> _ASSIGNMENT_
Reproduce the listing below exactly. Pictures do not belong in the copy.

> _PROVIDED DATA_
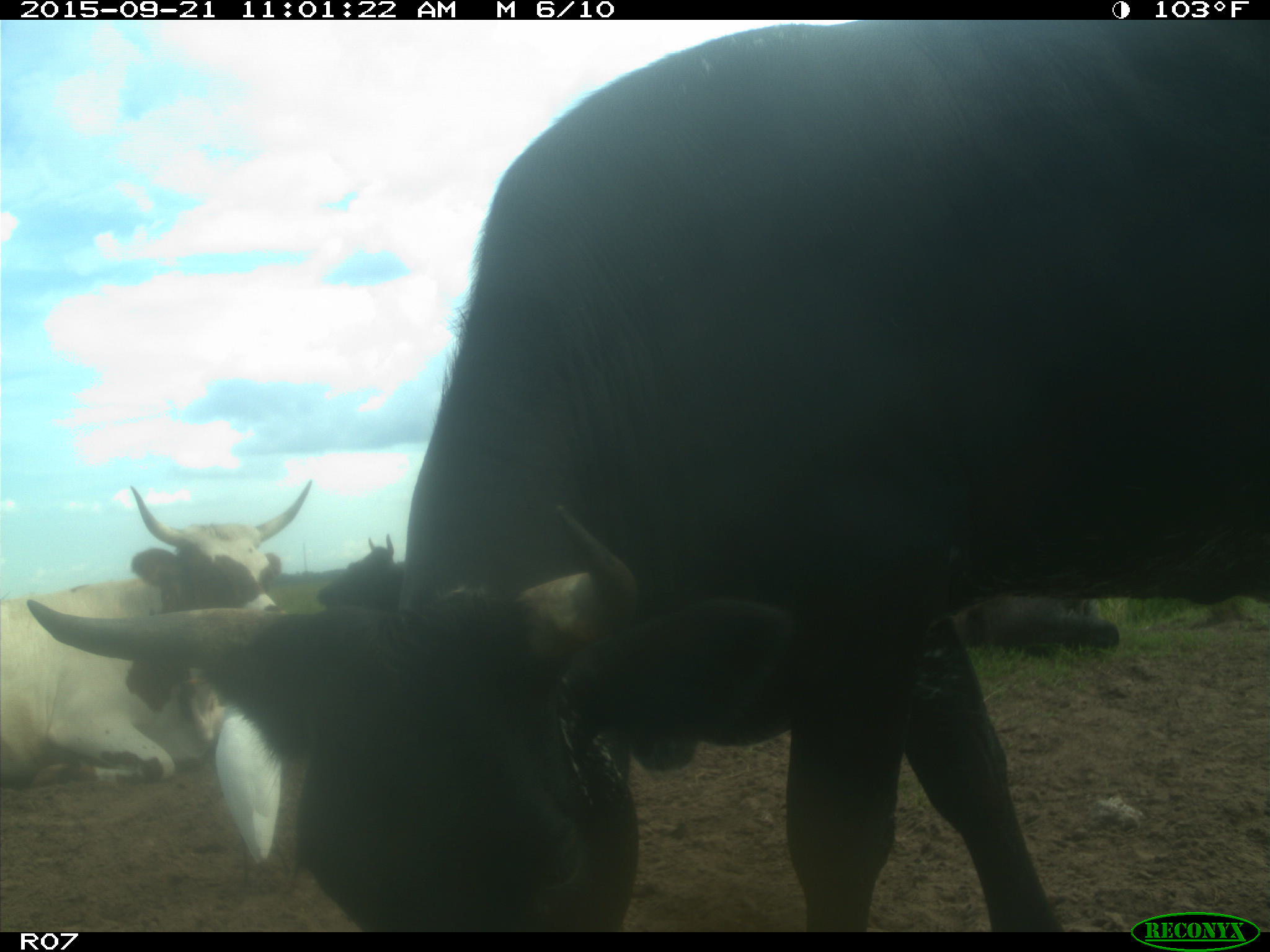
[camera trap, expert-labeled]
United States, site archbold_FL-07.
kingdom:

> _RESULT FOR THIS EXERCISE_
[camera trap, expert-labeled]
United States, site archbold_FL-07.
kingdom:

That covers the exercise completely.